FD Rates: A 3-year FD is considered a better option for those who want safe and fixed returns over a short period. Therefore, it’s important to compare interest rates from different banks so that you can choose the right bank and earn more and better returns on your investment without any risk.
Why is FD the top choice?
Even though the stock market and mutual funds are the dominant market these days, people still rely on fixed deposits for safe and guaranteed returns. FDs offer neither the fear of losing money nor the stress of market fluctuations.

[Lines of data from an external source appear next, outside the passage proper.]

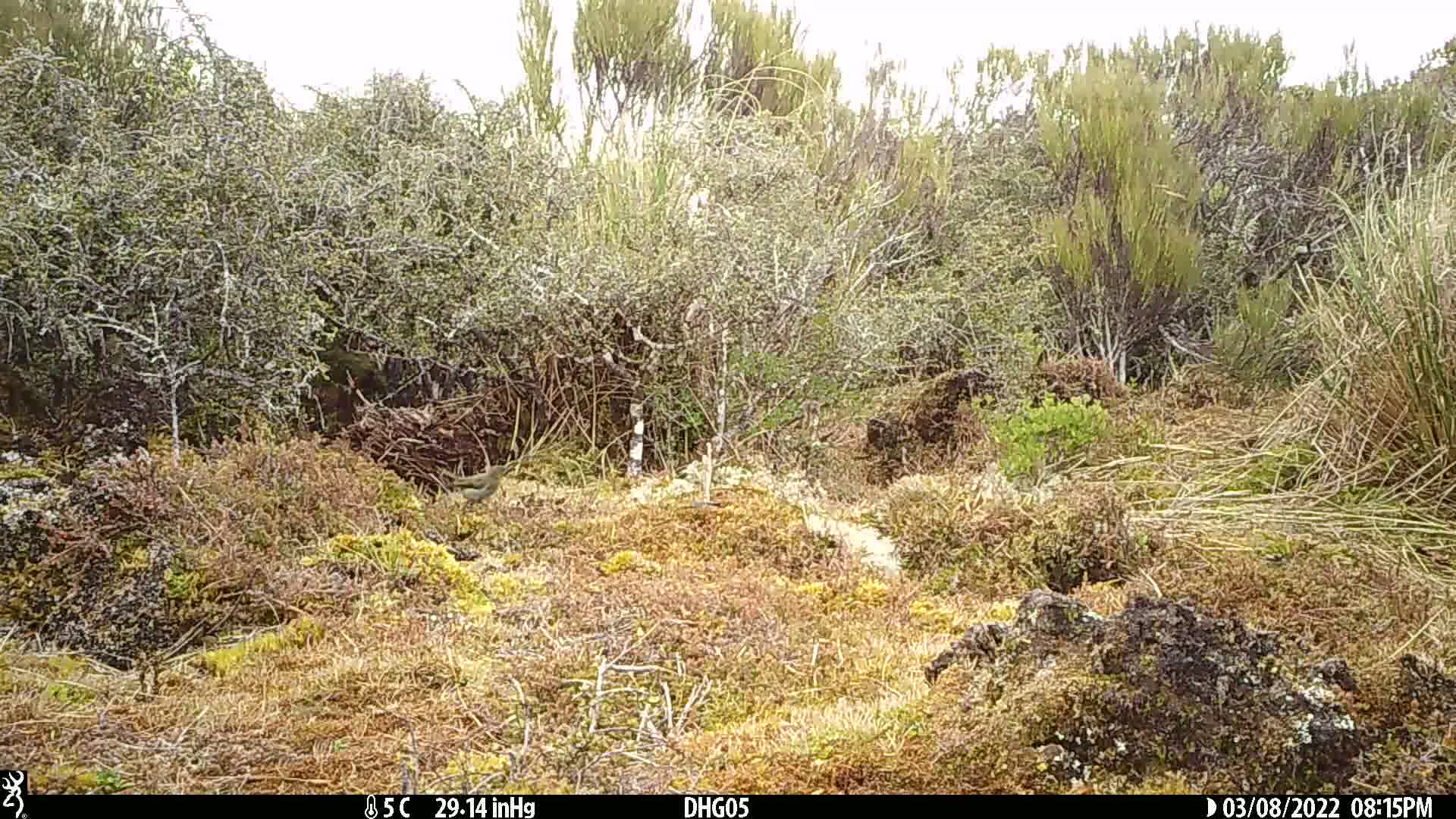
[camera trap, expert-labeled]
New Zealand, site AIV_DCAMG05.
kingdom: Animalia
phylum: Chordata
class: Aves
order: Passeriformes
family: Meliphagidae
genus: Anthornis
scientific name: Anthornis melanura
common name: new zealand bellbird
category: bellbird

Some banks are offering impressive returns on 3-year fixed deposits.
Public-owned banks dominate.
If you’re considering a safe investment with public sector banks, they’re currently offering good returns. Major public sector banks are offering similar interest rates on 3-year fixed deposits. State Bank of India and Punjab National Bank are offering a rate of 6.30%, while Bank of India and Bank of Baroda offer interest rates of up to 6.25%. This means that investing here may be the best option without significant risk.
Understand the condition of private banks also
Private banks like HDFC and ICICI also offer interest rates of around 6.50% to 7.00% for a 3-year term. However, private banks often offer slightly higher interest rates (0.25% to 0.50%) than public sector banks to attract customers.

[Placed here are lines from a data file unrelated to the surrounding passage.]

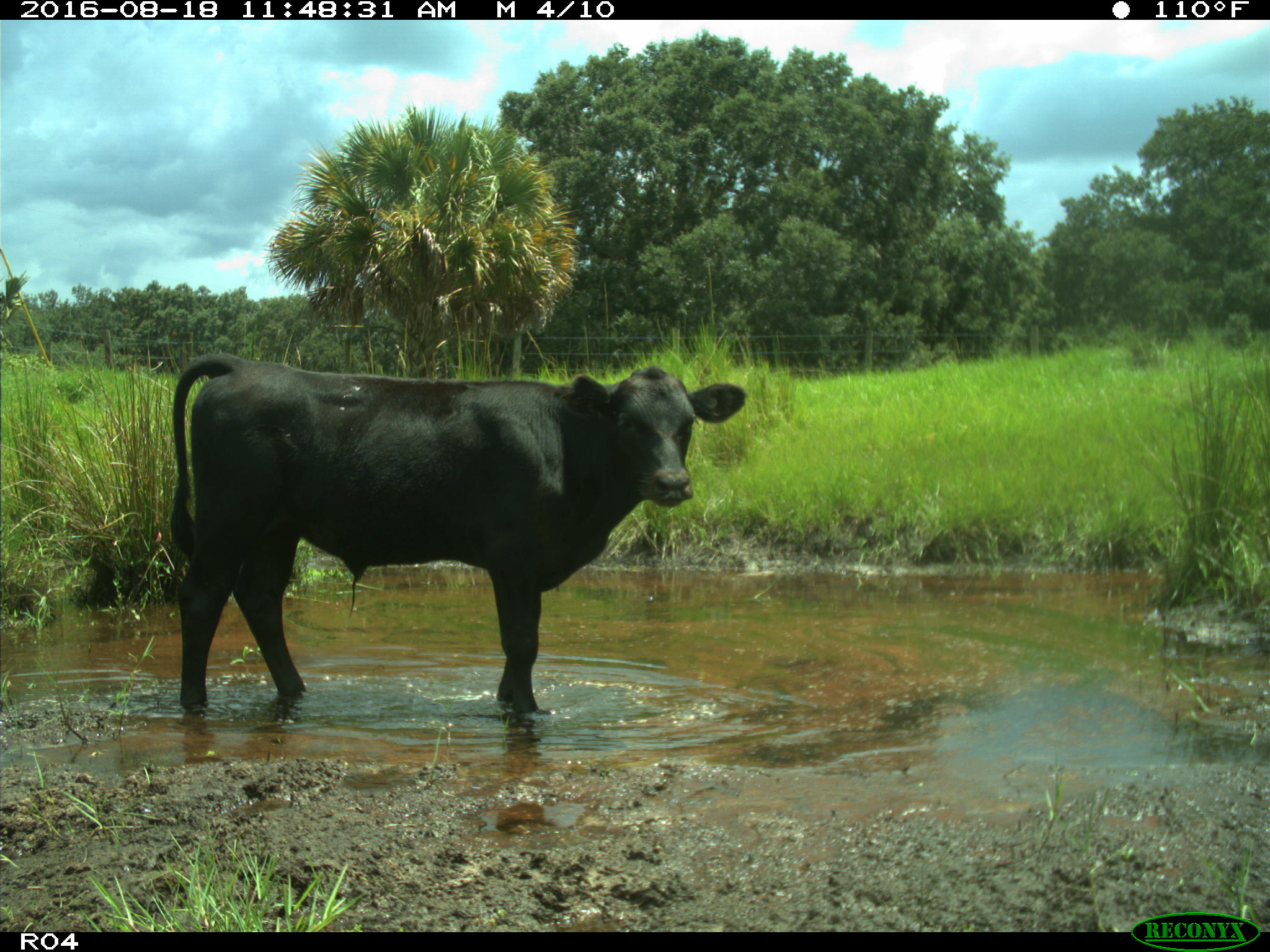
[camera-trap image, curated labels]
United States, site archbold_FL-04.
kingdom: Animalia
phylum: Chordata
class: Mammalia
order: Artiodactyla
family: Bovidae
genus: Bos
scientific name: Bos taurus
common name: domestic cow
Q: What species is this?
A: Bos taurus (domestic cow).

1. State Bank of India (SBI)
The country’s largest bank, SBI, offers an interest rate of approximately 6.30% on its 3-year FD. So, if you deposit ₹1 lakh, you could earn over ₹20,000 in interest after three years. SBI is an excellent option for those who prioritize safety.

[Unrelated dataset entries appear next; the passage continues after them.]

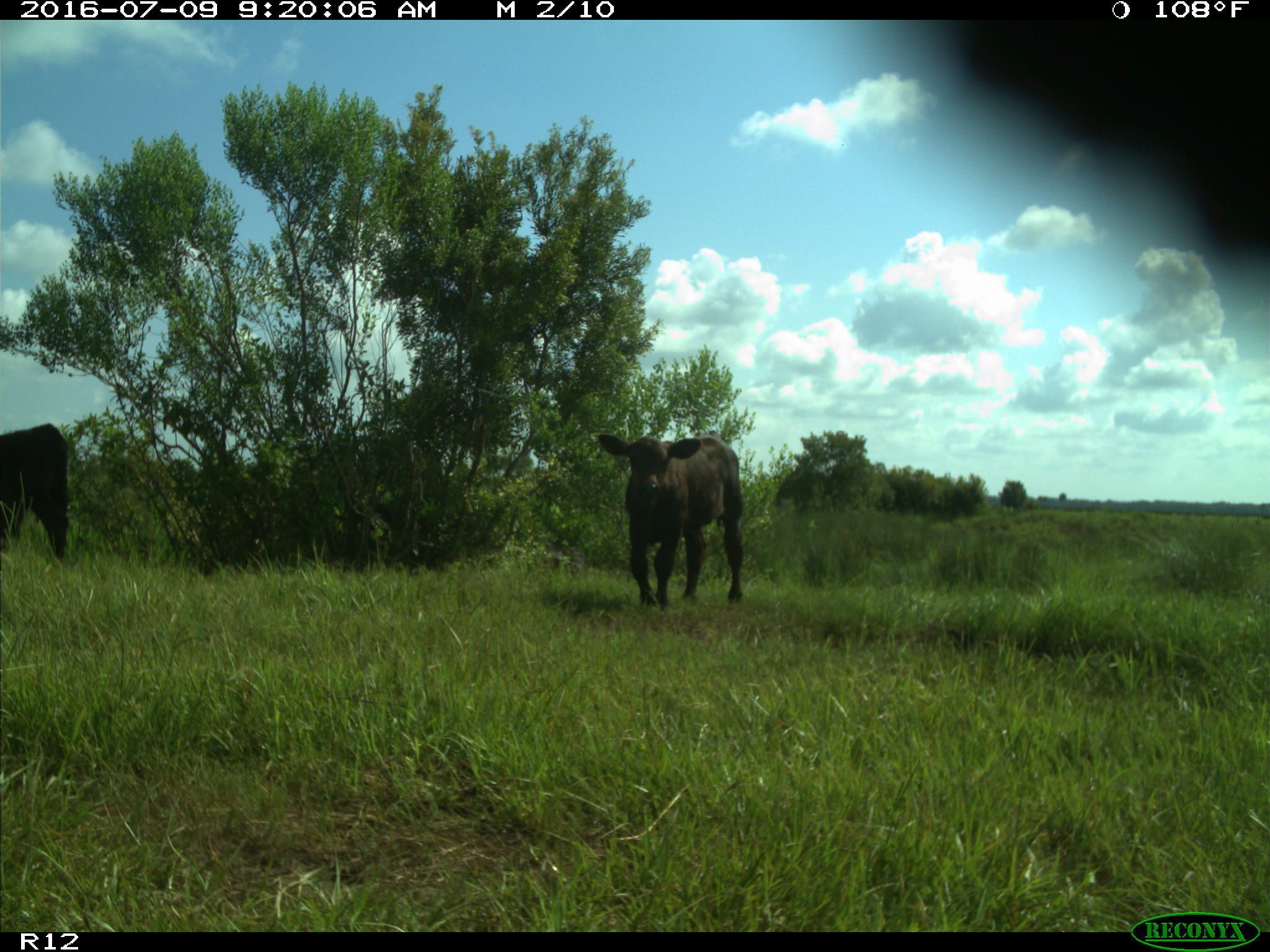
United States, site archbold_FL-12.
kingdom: Animalia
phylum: Chordata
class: Mammalia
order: Artiodactyla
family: Bovidae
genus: Bos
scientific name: Bos taurus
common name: domestic cow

2. Punjab National Bank (PNB)
PNB is also on par with SBI in terms of interest rates. Here, too, you can earn an annual interest rate of around 6.30% on a 3-year investment. Yes, PNB will also give you a return of around ₹20,000 on an investment of ₹1 lakh. If you have an account with PNB, you can make a 3-year FD.
3. Bank of Baroda (BoB)
Bank of Baroda FDs are good for those with a long-standing relationship with the bank and who want to invest in a stable public sector bank. The interest rate on a 3-year FD is 6.25%. While this is only 0.05% lower than SBI and PNB, it will yield a return of around ₹19,900 on an investment of ₹1 lakh.
4. HDFC and ICICI Bank
Major private sector players like HDFC and ICICI Bank often offer slightly higher interest rates than public sector banks. Rates on 3-year FDs can range from around 6.50% to 7%. At 7%, an investment of ₹1 lakh could yield a profit of over ₹21,000. It’s clear that these banks are the preferred choice for those seeking higher returns.
Where should you invest?
If you want greater safety, it’s wiser to go with SBI or PNB. However, if you want to increase your profits by another ₹1,000-₹2,000, you can check out special schemes offered by private banks like HDFC or ICICI. Just remember to check the interest rates with your bank before investing.
(Note: This news is based on general information; for more details, consult a financial advisor.)